An agreement between the defense and the prosecution in a criminal case that takes place out of court and offers benefits to both parties is called a plea deal. Generally, a defendant agrees to plead guilty to a charge or certain charges in exchange for leniency or some other concession from the prosecution. Many components can make up the plea bargaining process in New Jersey and other states.

Different kinds of bargaining are included when negotiating a plea arrangement. Charge bargaining is often used where both sides negotiate the charges a defendant faces, and a defendant might agree to enter a plea of guilty to a lesser charge if a prosecutor agrees to dismiss more serious offenses in return. Sentence bargaining occurs when a defendant pleads guilty in order to receive a specific sentence, and this usually allows the defendant to take a lighter sentence while the prosecution does not have to use time and resources proving a case.

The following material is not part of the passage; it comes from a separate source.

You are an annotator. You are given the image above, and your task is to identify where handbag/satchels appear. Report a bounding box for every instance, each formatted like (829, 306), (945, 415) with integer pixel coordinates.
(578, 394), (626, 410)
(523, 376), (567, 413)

Fact bargaining is used less than sentence and charge bargaining, and this involves the prosecution agreeing not to use certain facts as evidence while a defendant admits to other facts in court. The defendant agrees that some provable facts are true so that the prosecution does not have to spend time proving facts that a defendant has corroborated.

Plea bargaining is one tactic a criminal defense attorney might use to produce an outcome that benefits a client, and an attorney may also be able to make arrangements for probation or community service in lieu of jail time. The circumstances, evidence and charges that have been issued all influence the actions an attorney often takes when representing a client accused of drunk driving or other crimes.